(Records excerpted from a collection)
__________

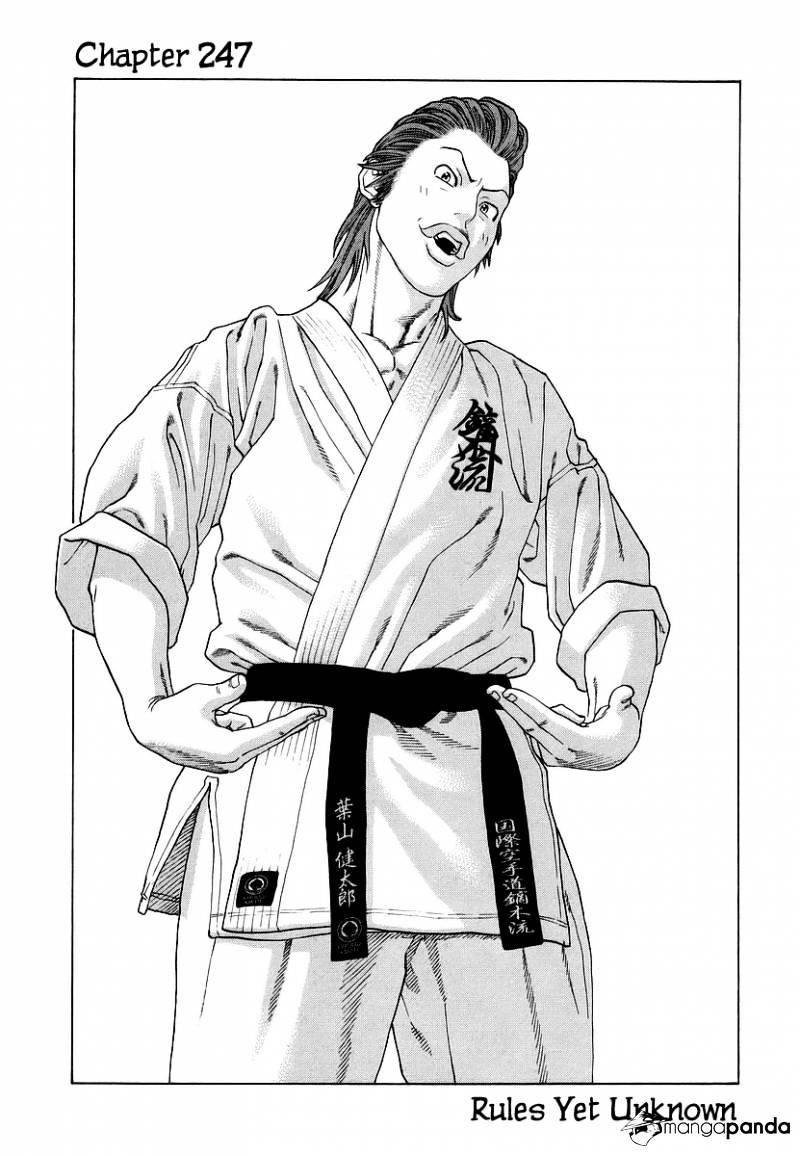 Page 1 of Chapter 247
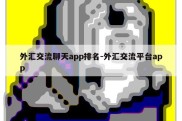 外汇交流聊天app排名-外汇交流平台app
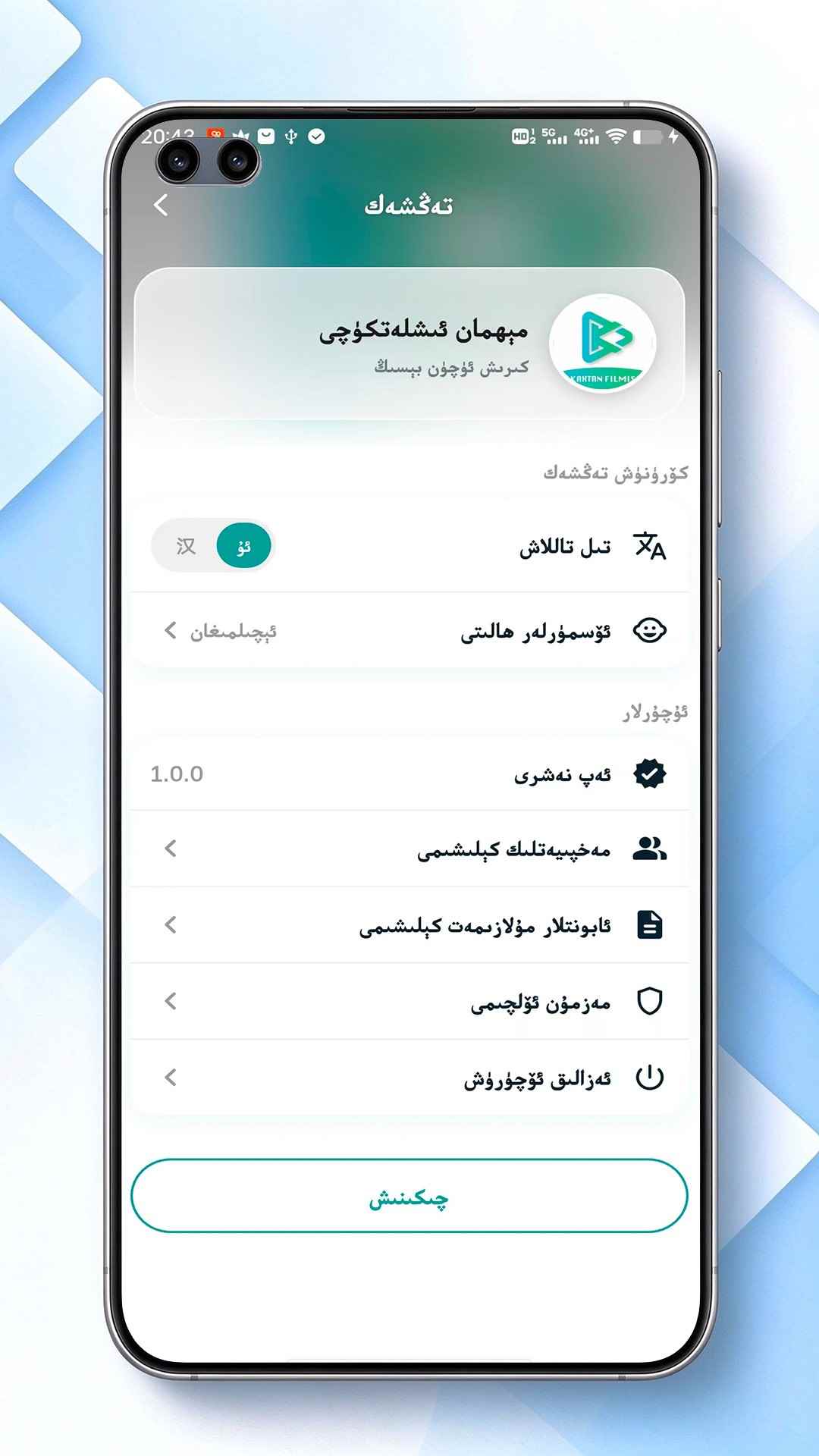 Kaxtan图1
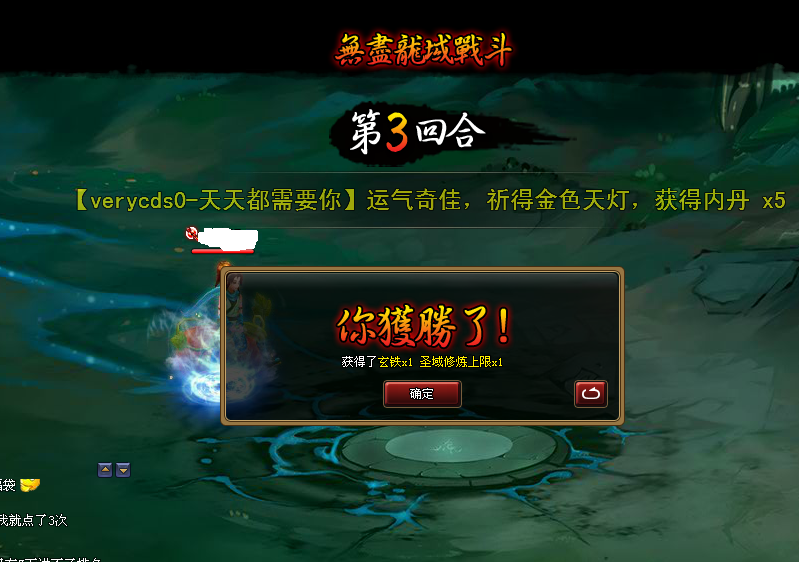 无尽10第三回合.png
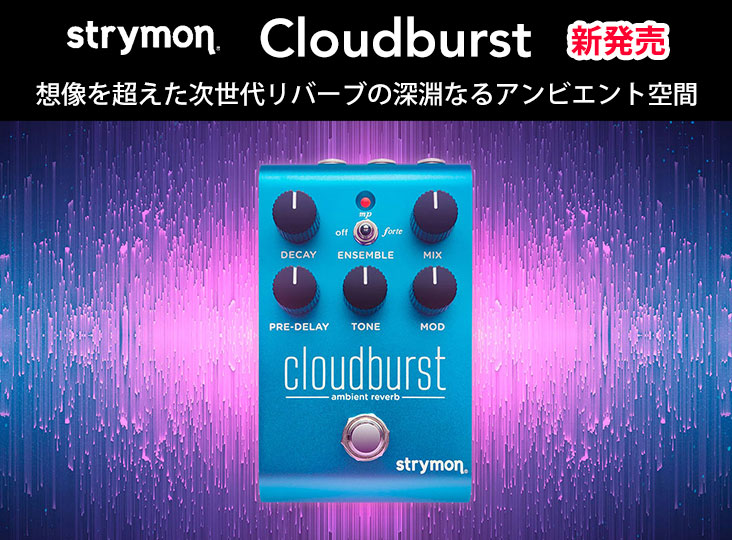 20230210_strymon_i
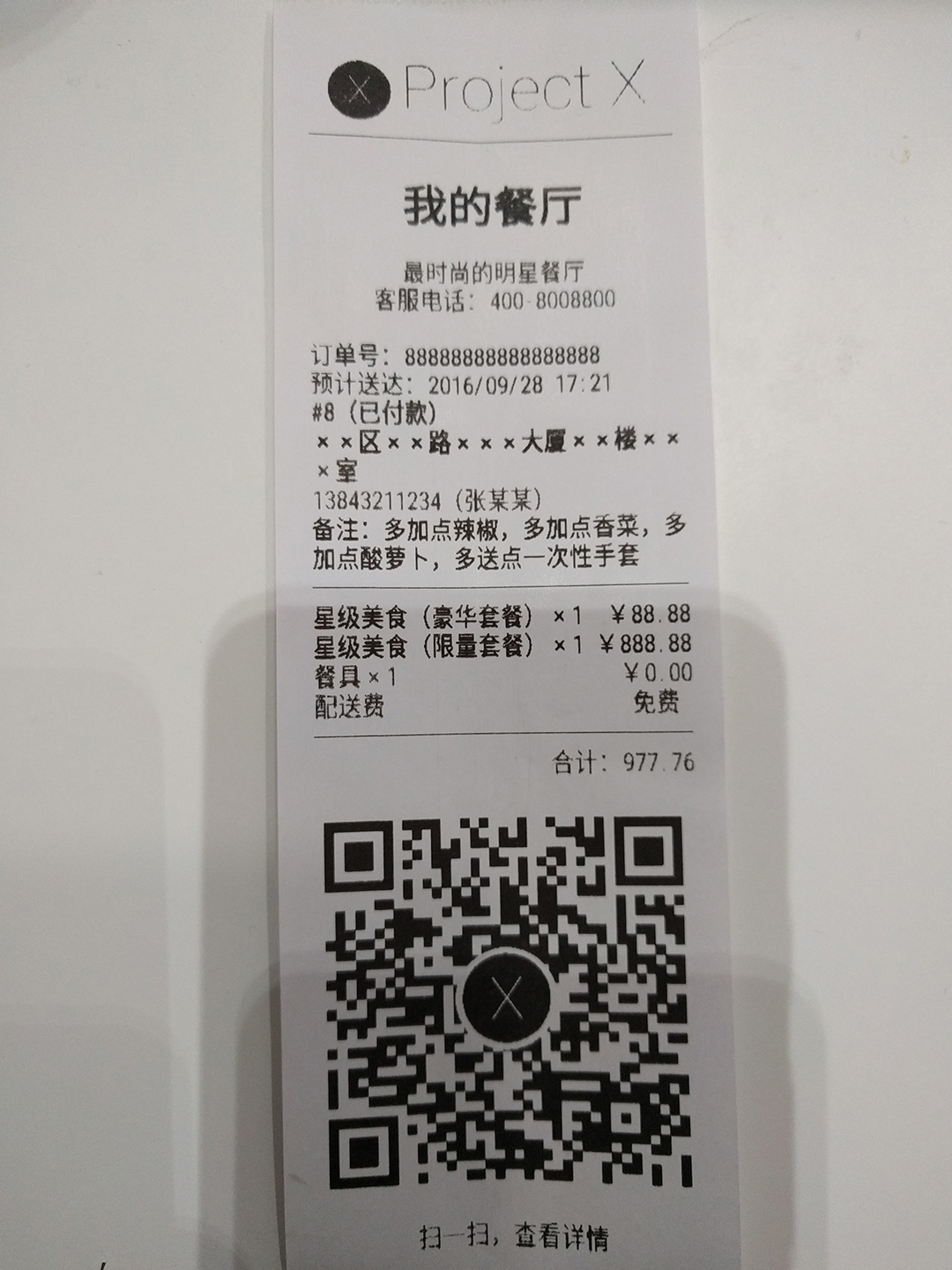 打印样例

__________

WHAT YOU HAVE TO DO: The answer consists of the records repeated exactly, without any images.

ANSWER SECTION:
 Page 1 of Chapter 247
 外汇交流聊天app排名-外汇交流平台app
 Kaxtan图1
 无尽10第三回合.png
 20230210_strymon_i
 打印样例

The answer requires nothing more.